**Your instructions:** Could you extend the excerpt below on the discovery provisions of the Rules of the Supreme Court 1980, picking up right after its final paragraph?

Rules of the Supreme Court 1980
12. O24(2) provides as follows:
"Discovery by Parties without Order
(1) The parties to an action between whom pleadings are closed must make discovery by exchanging Lists of Documents and, accordingly, each party must, within 14 days after the pleadings in the action are deemed to be closed as between him and any other party, make and serve on that party a List of the documents which are or have been in his possession, custody or power relating to any matter in question between them in the action."
13. O24(3) provides:
"Order for Discovery
Subject to the provisions of this Rule and of Rules (4) and (8), the Court may order any party to a cause or matter (whether begun by Writ, Originating Summons or otherwise) to make and serve on any other party a List of the documents which are or have been in its possession, custody or power relating to any matter in question in the cause or matter, and may at the same time or subsequently also order him to make and file an affidavit verifying such a list and to serve a copy thereof on the other party."
14. O24 (7)(1) provides:
"Order for Discovery of Particular Documents
Subject to Rule 9 the Court may at any time, on the application of any party to a cause or matter, make an order requiring any other party to make an affidavit stating whether any documents specified or described in the application or any class of documents so specified or described is, or has at any time been, in his possession, custody or power and if not then in his possession, custody or power, when he parted with it and what has become of it."
15. O24(9) provides:
"Discovery to be ordered only if necessary
On the hearing of an application for an order under Rule 3, 7 or 8 the Court, if satisfied that discovery is not necessary, or not necessary at that stage of the cause or matter, may dismiss or, as the case may be, adjourn the application and shall in any case refuse to make such an order if insofar as it is of the opinion that discovery is not necessary either for disposing fairly of the cause or matter or for saving costs.
16. O24(10) provides:
"Inspection of documents referred to in List
A party who has served a List of Documents on the other party whether in compliance with Rule (2) or (6) or with an Order under Rule (3) must allow the other party to inspect the documents referred to in the List (other than any which she objects to produce) and to take copies thereof and, accordingly he must when he serves the List on the other party also serve on him a Notice stating a time within 7 days after the service thereof at which the said documents may be inspected at a place specified in the Notice."

**Information shown:**
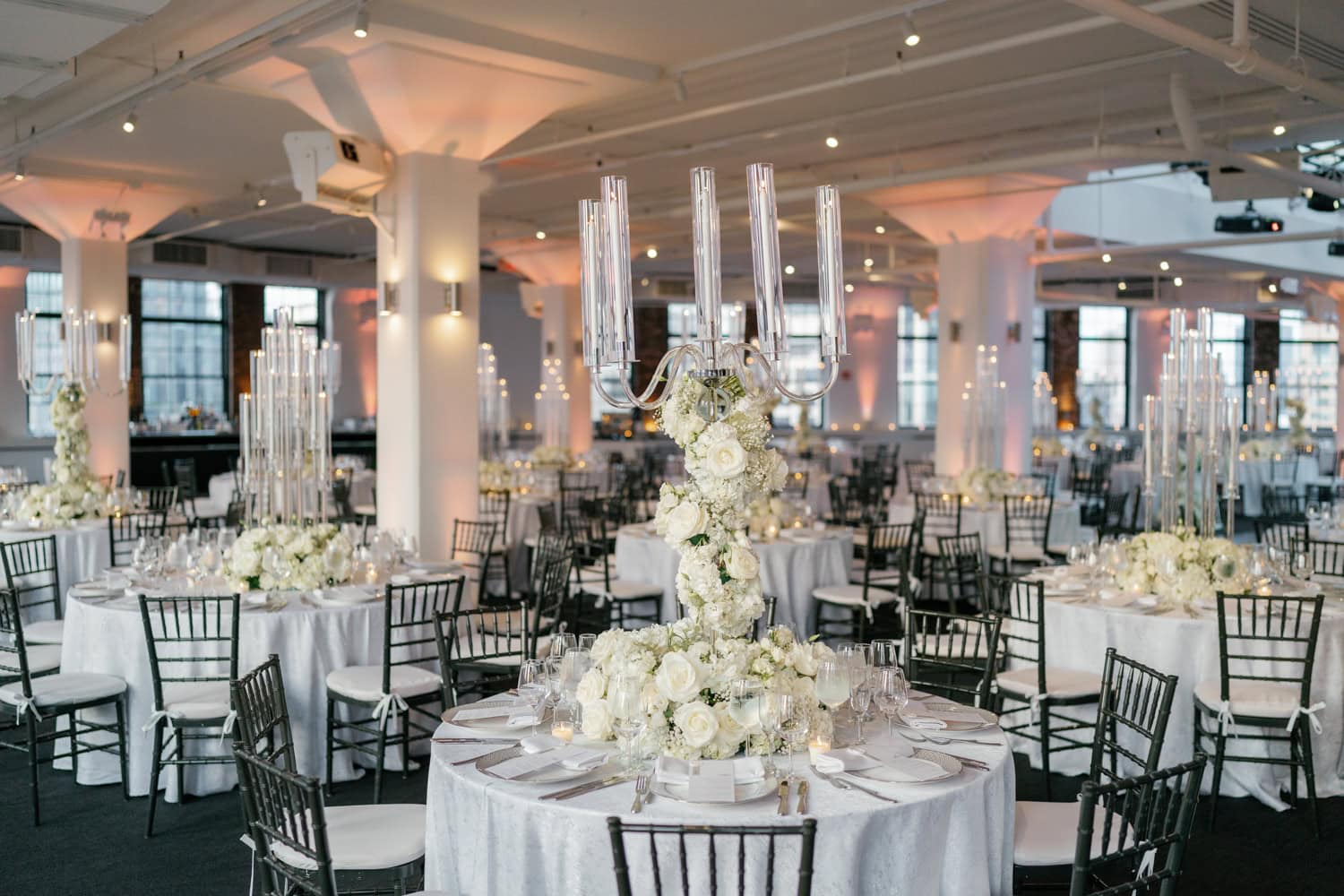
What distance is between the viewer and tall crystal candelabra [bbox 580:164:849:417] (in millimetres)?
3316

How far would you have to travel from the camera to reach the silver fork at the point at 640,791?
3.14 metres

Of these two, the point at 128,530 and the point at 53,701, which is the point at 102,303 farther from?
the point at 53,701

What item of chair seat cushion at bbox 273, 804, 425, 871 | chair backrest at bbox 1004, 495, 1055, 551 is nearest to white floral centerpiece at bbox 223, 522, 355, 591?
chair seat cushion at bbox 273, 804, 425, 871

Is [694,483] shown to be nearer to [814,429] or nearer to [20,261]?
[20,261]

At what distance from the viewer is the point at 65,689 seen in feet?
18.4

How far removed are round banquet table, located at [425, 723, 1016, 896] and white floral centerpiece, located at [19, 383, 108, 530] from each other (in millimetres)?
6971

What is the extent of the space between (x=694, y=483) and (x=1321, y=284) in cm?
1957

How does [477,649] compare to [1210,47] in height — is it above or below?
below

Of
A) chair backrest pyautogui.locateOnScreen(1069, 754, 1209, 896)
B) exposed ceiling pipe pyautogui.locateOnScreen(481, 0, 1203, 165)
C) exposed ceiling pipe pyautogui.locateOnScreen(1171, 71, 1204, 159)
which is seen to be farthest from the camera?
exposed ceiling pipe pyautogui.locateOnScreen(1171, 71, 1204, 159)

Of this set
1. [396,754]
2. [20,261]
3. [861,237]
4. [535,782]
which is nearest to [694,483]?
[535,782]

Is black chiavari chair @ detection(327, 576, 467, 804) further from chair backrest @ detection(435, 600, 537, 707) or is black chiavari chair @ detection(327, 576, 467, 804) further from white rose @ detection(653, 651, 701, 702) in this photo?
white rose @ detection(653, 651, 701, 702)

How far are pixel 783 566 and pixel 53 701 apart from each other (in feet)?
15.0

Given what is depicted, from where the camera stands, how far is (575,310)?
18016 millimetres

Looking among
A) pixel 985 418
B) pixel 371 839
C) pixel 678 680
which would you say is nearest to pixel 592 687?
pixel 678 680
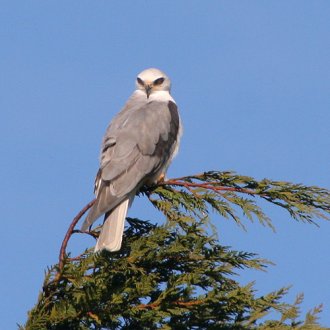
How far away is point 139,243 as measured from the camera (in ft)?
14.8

**Written answer:**
O24(2)2
17. In relation to the first Order sought, namely the provision of a List of Documents under O24(2), the defendants have submitted that the pleadings in this case closed with the filing of SOCA's rejoinder affidavit on 21 September and that accordingly SOCA is in default of the Rules by failing to provide a List.
18. I agree with SOCA's submission that there is no entitlement to automatic discovery under O24(2) in civil recovery proceedings. This is because pursuant to O123(5) civil recovery applications are brought by way of Originating Summons under O28 and are dealt with by affidavit evidence and do not have pleadings within the definition of "pleadings" set out in O1(3). For these reasons I conclude that SOCA is not, as alleged, in default of a discovery obligation and neither are the defendants as there is no discovery obligation without a prior order of the Court. Until the present application it appears that it had not been the practice of the parties to exchange lists presumably because practitioners recognised the inapplicability of O24(2) to civil recovery proceedings commenced by originating summons.
O24(3) & (7)
19. It is accepted by SOCA that O24(3) and (7) do apply to proceedings brought by way of Originating Summons and that the Court has power to make an order for discovery by way of List verified by way of affidavit (Rule 3) and/or an order for specific discovery (Rule 7) if the Court deems that appropriate. The power to make orders under those Rules is subject to O24(9) which provides that such orders should only be made if they are necessary for fairly disposing of the matter in question or saving costs.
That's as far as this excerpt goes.